Referring expression grounding data:
# # # #

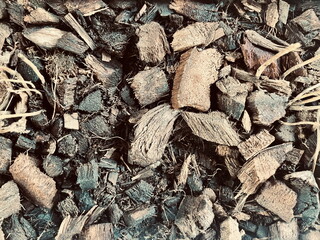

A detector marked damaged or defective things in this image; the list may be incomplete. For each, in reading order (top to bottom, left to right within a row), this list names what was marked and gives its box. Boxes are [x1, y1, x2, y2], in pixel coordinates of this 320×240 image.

splintered wood fragment [23, 7, 60, 24]
splintered wood fragment [64, 13, 95, 50]
splintered wood fragment [135, 21, 170, 63]
splintered wood fragment [170, 0, 218, 22]
splintered wood fragment [171, 21, 224, 51]
splintered wood fragment [241, 36, 282, 78]
splintered wood fragment [292, 9, 320, 33]
splintered wood fragment [130, 67, 170, 105]
splintered wood fragment [171, 47, 221, 111]
splintered wood fragment [216, 76, 249, 120]
splintered wood fragment [246, 90, 288, 125]
splintered wood fragment [128, 104, 179, 168]
splintered wood fragment [182, 111, 240, 146]
splintered wood fragment [238, 128, 276, 160]
splintered wood fragment [9, 154, 57, 208]
splintered wood fragment [76, 160, 99, 190]
splintered wood fragment [235, 143, 292, 202]
splintered wood fragment [0, 181, 20, 220]
splintered wood fragment [55, 204, 97, 240]
splintered wood fragment [80, 223, 113, 240]
splintered wood fragment [124, 204, 156, 227]
splintered wood fragment [175, 189, 215, 238]
splintered wood fragment [220, 218, 242, 240]
splintered wood fragment [255, 181, 298, 222]
splintered wood fragment [268, 219, 298, 240]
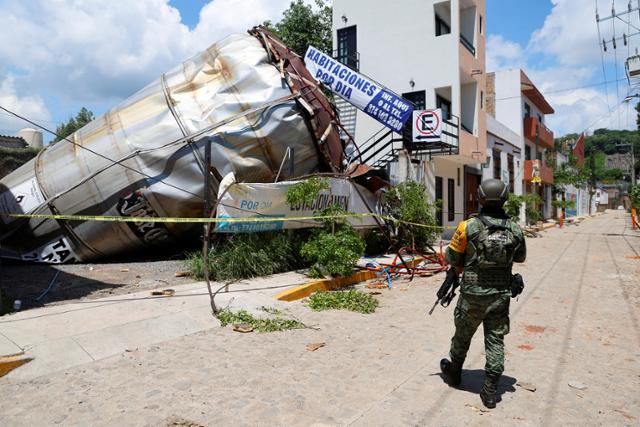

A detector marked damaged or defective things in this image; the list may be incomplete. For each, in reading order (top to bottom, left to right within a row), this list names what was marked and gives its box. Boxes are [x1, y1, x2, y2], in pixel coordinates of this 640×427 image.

crashed metal tank [0, 27, 350, 264]
rusted metal sheet [0, 30, 350, 262]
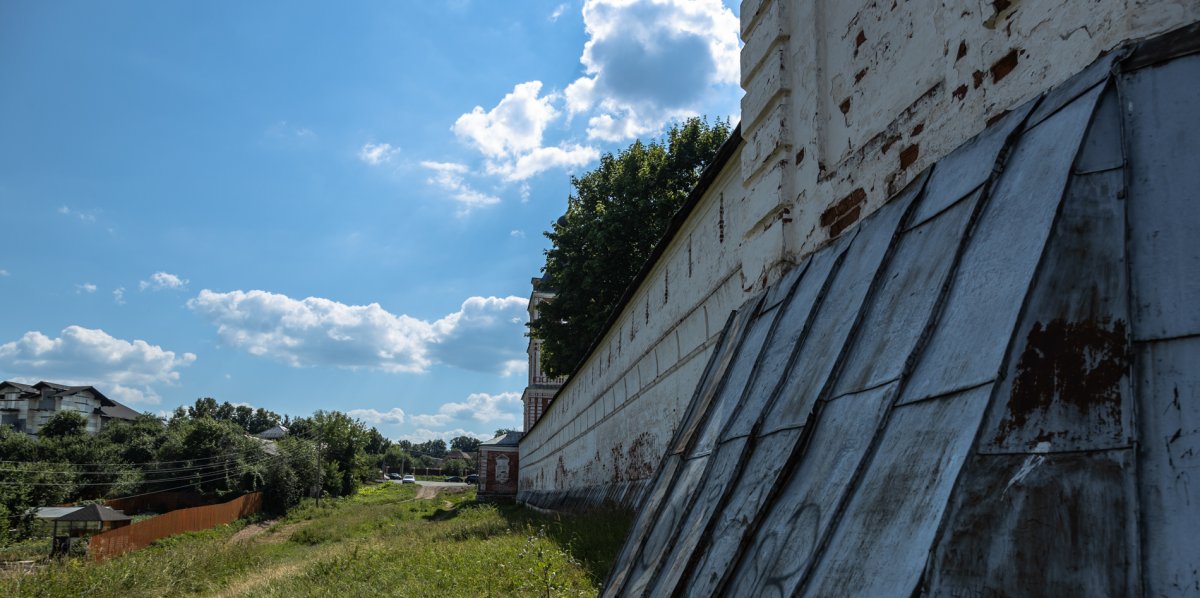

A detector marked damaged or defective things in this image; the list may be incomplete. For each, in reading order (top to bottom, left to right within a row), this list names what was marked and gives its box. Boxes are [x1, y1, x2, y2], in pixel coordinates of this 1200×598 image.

rusty metal panel [681, 427, 801, 595]
rusty metal panel [720, 240, 844, 441]
rusty metal panel [715, 384, 897, 598]
rusty metal panel [763, 189, 912, 432]
rusty metal panel [801, 384, 988, 598]
rusty metal panel [835, 187, 974, 396]
rusty metal panel [902, 99, 1036, 228]
rusty metal panel [902, 84, 1099, 403]
rusty metal panel [921, 451, 1137, 595]
rusty metal panel [979, 156, 1128, 451]
rust stain on metal [998, 319, 1128, 441]
rusty metal panel [1118, 54, 1200, 341]
rusty metal panel [1132, 336, 1200, 593]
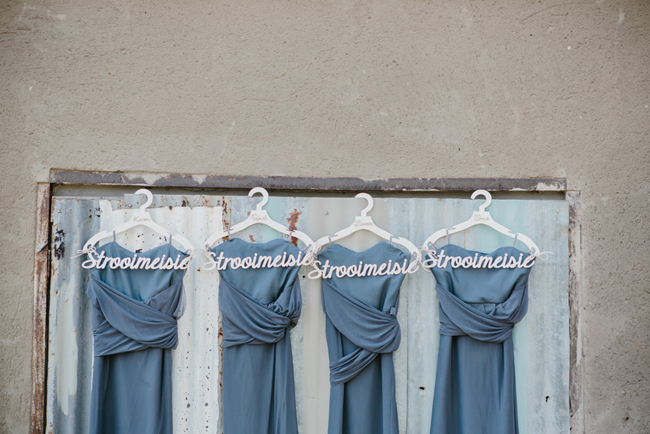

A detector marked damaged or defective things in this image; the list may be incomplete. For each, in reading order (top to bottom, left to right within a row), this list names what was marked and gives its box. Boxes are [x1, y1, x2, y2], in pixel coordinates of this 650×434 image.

rusted metal panel [52, 170, 568, 192]
rusted metal panel [31, 183, 51, 434]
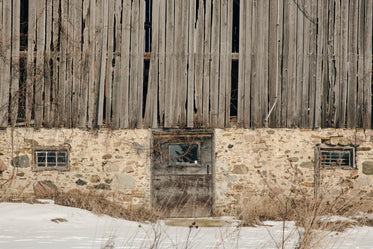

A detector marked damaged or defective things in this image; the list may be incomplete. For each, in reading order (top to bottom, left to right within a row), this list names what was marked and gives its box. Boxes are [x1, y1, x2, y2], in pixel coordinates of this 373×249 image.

rusty metal door [151, 131, 214, 217]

# # # #

* _EXERCISE_
Pick up at the line that holds "this 650×434 image." and restate each line, word for word, through the last line of the entries. Include both end lines but none of the pictures.

* _FINISHED TASK_
A detector marked damaged or defective things in this image; the list may be incomplete. For each, in reading order (top to bottom, left to right within a row), this list names what was marked and gives its box. Boxes are [x1, y1, x2, y2], in pixel coordinates of this 650×434 image.

rusted metal panel [52, 170, 568, 192]
rusted metal panel [31, 183, 51, 434]

A detector marked damaged or defective things in this image; the list may be incomplete. For each, in reading order (top to bottom, left to right within a row), this list names what was marked and gives its box. Boxes are [x1, y1, x2, y2], in pixel coordinates of this 373×249 image.

rusty metal door [151, 131, 214, 217]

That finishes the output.